▸ **Directive**:
Would it be possible to quote, exactly and in full, the lines from the one with "What is the distance from" through the end of the entries below?

▸ **Excerpts of spatial question data**:

** Start **

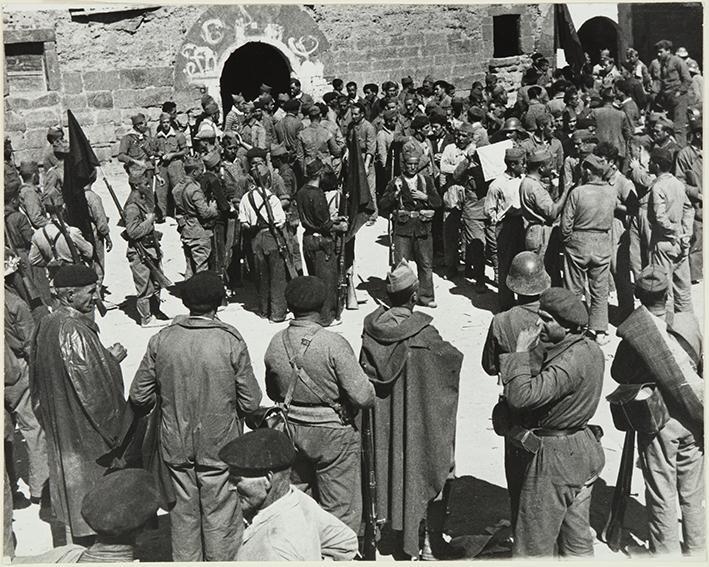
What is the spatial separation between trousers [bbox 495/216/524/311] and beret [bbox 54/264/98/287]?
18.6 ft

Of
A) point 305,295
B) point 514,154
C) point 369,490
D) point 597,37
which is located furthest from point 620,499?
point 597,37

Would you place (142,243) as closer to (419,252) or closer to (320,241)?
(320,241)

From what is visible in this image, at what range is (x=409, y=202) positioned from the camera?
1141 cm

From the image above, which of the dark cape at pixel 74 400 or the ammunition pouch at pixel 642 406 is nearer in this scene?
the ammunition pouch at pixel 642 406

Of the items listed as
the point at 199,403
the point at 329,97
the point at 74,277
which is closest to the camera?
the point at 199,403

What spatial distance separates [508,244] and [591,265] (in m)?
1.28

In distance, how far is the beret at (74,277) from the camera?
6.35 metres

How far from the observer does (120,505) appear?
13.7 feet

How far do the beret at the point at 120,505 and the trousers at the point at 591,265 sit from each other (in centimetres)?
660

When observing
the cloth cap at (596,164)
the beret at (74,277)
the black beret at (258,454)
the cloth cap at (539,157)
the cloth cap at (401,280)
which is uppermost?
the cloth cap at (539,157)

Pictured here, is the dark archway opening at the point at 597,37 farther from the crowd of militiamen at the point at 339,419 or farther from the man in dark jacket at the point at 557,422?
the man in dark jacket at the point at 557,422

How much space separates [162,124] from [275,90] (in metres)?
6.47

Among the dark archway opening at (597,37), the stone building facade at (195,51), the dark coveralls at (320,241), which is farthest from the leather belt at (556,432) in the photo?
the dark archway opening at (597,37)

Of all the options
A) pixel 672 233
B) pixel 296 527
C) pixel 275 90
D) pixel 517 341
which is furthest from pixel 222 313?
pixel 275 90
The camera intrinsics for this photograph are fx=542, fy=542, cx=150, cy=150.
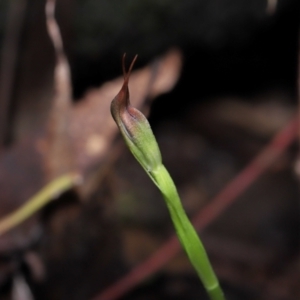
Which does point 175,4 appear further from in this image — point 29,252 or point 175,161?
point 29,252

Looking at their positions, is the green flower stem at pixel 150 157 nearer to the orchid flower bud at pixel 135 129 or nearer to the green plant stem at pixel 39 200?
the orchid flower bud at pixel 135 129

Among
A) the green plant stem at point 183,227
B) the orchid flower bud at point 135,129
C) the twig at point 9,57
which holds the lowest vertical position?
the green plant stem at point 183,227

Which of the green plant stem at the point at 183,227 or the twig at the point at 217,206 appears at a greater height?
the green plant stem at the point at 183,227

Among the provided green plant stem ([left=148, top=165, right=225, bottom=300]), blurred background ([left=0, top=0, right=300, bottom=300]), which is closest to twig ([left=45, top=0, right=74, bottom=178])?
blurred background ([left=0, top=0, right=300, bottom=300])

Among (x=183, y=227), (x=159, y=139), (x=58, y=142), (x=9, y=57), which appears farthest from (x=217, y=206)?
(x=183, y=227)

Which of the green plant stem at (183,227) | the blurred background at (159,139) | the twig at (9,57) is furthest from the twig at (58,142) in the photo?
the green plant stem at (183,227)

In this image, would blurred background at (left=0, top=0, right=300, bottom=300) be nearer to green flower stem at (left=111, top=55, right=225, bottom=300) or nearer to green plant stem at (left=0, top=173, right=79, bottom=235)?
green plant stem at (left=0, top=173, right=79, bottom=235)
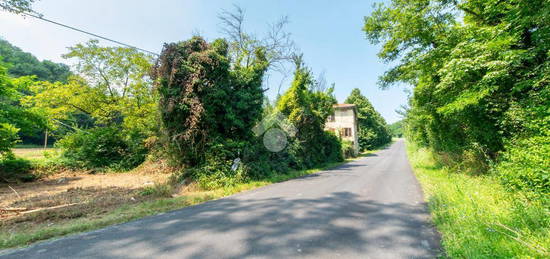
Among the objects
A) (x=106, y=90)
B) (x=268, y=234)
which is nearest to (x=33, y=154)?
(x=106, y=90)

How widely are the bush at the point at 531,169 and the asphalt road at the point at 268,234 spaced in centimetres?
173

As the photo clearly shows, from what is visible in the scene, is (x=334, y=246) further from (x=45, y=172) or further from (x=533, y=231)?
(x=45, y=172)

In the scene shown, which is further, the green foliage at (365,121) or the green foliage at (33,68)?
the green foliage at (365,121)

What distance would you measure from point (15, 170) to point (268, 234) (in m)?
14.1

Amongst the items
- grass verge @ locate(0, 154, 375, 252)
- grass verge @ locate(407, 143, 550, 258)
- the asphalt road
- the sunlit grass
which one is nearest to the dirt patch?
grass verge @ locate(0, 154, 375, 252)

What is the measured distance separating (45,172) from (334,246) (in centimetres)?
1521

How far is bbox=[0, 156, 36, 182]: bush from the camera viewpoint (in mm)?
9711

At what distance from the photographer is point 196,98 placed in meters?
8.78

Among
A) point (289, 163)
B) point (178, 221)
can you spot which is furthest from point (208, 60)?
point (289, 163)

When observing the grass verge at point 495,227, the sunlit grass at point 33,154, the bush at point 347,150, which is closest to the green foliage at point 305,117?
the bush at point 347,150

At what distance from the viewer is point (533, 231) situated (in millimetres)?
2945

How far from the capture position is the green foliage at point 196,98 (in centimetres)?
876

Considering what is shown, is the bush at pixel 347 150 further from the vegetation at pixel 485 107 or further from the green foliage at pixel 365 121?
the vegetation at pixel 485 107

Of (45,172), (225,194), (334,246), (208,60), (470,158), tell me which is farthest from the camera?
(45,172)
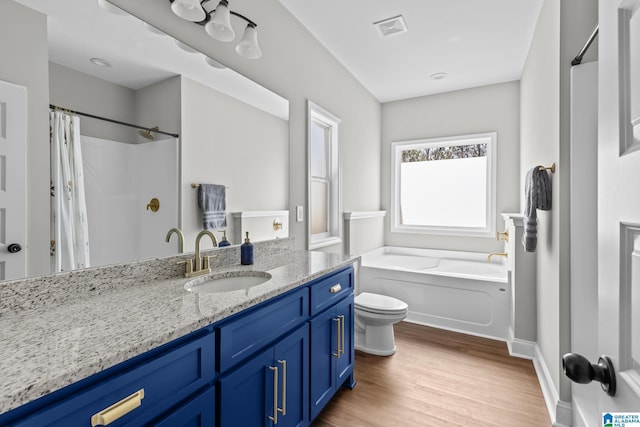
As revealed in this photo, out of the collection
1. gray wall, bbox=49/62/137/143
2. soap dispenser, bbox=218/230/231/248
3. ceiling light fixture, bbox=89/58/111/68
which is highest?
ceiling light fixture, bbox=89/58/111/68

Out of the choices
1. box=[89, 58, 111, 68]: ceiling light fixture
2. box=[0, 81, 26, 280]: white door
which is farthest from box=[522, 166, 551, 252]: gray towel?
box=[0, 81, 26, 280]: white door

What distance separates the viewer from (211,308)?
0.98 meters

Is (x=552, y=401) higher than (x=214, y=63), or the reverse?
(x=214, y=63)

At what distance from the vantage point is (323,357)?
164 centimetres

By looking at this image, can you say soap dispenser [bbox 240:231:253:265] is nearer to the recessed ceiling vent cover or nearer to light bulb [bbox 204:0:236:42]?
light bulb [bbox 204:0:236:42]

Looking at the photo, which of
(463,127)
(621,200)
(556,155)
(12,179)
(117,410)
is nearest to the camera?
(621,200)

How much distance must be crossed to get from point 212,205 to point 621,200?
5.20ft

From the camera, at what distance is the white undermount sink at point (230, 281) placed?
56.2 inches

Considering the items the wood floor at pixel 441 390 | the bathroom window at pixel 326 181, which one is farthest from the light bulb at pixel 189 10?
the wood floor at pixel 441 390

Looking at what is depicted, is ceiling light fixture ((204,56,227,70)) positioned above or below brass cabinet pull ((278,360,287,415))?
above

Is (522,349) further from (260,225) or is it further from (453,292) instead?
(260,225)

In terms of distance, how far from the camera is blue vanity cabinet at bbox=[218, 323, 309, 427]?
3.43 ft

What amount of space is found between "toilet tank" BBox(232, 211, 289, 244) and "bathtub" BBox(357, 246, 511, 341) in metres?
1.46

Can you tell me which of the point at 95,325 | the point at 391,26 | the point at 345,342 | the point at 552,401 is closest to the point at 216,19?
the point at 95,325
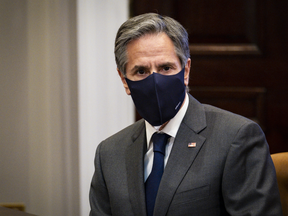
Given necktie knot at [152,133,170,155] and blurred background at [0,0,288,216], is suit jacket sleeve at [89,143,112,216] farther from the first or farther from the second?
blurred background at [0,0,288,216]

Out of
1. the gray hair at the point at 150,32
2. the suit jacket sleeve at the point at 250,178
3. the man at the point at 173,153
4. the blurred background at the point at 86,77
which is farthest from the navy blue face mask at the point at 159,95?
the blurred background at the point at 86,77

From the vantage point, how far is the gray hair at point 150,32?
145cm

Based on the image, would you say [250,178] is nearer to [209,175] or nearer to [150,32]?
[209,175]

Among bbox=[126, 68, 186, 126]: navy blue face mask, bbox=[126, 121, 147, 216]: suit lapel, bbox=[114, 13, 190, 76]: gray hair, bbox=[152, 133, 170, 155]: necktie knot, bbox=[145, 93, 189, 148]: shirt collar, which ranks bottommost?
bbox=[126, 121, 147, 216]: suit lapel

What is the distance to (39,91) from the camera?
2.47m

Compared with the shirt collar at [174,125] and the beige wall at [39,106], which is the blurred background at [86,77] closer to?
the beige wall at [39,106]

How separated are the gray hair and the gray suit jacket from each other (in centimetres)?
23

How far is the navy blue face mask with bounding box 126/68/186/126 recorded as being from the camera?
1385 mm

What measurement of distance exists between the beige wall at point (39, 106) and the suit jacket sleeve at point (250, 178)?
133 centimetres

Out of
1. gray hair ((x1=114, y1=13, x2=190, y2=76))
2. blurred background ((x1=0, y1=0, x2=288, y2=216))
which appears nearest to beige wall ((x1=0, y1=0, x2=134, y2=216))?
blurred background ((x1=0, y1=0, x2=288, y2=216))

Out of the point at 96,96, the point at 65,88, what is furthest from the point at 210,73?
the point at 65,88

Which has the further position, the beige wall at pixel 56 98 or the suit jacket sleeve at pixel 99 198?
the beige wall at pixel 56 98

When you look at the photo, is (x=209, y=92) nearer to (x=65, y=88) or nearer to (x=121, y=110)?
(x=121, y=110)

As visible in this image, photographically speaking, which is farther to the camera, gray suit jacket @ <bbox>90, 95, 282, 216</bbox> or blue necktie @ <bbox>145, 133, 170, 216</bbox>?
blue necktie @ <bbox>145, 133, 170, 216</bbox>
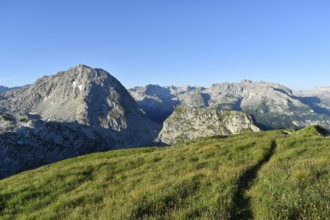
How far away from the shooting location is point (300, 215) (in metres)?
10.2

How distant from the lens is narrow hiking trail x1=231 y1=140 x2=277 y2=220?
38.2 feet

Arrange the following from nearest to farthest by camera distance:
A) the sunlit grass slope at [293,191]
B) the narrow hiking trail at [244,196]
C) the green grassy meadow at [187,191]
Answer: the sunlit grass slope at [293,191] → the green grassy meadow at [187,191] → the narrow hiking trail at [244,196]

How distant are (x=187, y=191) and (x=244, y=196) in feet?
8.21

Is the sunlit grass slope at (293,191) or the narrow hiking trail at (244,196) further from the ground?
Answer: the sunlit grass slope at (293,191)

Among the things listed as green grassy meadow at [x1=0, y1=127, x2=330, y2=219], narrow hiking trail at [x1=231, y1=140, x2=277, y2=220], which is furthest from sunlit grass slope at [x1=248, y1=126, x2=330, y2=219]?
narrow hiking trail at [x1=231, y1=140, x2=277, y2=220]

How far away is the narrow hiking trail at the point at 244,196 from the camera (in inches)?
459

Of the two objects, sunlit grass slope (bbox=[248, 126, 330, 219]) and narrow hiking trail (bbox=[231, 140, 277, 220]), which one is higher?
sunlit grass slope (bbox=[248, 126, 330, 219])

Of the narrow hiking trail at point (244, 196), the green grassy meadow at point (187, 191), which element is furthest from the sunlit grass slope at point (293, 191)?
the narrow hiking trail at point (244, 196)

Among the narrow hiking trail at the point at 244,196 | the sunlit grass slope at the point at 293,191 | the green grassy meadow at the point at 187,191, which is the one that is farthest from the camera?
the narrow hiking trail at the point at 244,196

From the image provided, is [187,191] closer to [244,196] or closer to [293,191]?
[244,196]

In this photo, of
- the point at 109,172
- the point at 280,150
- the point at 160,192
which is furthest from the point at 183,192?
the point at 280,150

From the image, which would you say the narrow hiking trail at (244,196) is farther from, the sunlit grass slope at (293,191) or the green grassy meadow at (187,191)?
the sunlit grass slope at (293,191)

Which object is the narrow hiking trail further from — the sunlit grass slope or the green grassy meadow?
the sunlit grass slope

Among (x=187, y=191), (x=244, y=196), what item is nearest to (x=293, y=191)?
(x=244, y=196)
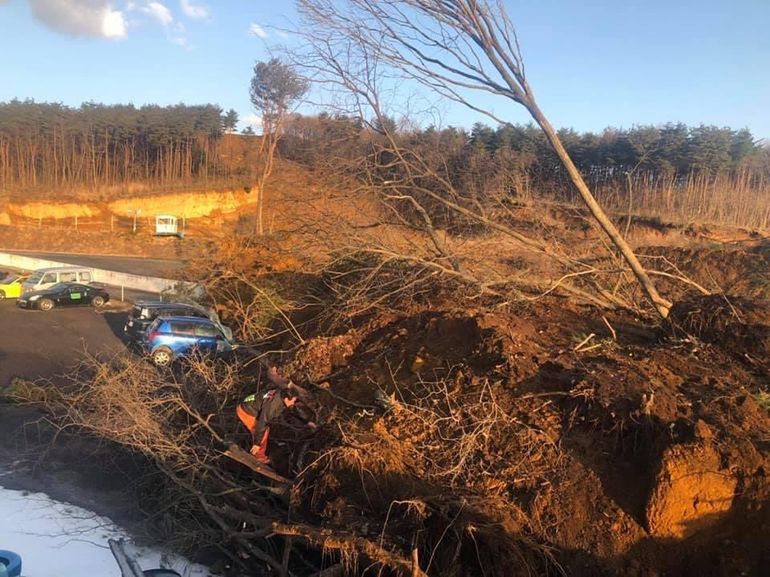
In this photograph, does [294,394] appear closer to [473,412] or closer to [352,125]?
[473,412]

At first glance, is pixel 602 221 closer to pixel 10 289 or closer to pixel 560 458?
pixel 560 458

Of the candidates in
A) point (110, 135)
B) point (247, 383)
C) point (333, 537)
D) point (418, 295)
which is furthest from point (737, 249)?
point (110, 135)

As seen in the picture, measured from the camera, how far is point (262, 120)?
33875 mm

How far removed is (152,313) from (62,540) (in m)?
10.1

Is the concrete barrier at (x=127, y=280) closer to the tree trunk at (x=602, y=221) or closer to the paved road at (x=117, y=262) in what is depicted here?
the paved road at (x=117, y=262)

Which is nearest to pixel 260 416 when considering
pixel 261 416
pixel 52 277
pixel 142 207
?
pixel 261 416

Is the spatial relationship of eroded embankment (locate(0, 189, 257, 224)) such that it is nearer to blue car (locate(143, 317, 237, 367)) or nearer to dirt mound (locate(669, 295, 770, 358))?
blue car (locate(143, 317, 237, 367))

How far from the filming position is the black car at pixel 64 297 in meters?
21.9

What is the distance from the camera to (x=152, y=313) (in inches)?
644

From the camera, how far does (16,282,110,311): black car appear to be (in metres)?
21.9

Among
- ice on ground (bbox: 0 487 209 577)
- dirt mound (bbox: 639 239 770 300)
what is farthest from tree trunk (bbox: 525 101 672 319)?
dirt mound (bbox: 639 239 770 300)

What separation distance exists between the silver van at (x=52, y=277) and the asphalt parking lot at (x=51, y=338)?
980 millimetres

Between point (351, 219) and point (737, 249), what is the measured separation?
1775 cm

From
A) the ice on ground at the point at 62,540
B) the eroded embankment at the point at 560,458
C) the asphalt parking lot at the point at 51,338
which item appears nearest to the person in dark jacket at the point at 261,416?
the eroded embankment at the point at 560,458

** End **

▸ **Exercise result**:
What is the distance from the camera to (x=152, y=313) (in inches)?
644

From the camera, how far does (16,282,110,311): black car appear to be (in metres)?
21.9

Among
- ice on ground (bbox: 0 487 209 577)
- dirt mound (bbox: 639 239 770 300)
what is farthest from tree trunk (bbox: 525 101 672 319)?
dirt mound (bbox: 639 239 770 300)

What separation distance exists between the silver van at (x=52, y=277) and the asphalt parking lot at (x=51, y=338)?
980 millimetres

Between point (351, 219) and point (737, 249), what is the measured separation?
1775 cm

From
A) the ice on ground at the point at 62,540
B) the eroded embankment at the point at 560,458
C) the asphalt parking lot at the point at 51,338
which item appears nearest to the person in dark jacket at the point at 261,416?
the eroded embankment at the point at 560,458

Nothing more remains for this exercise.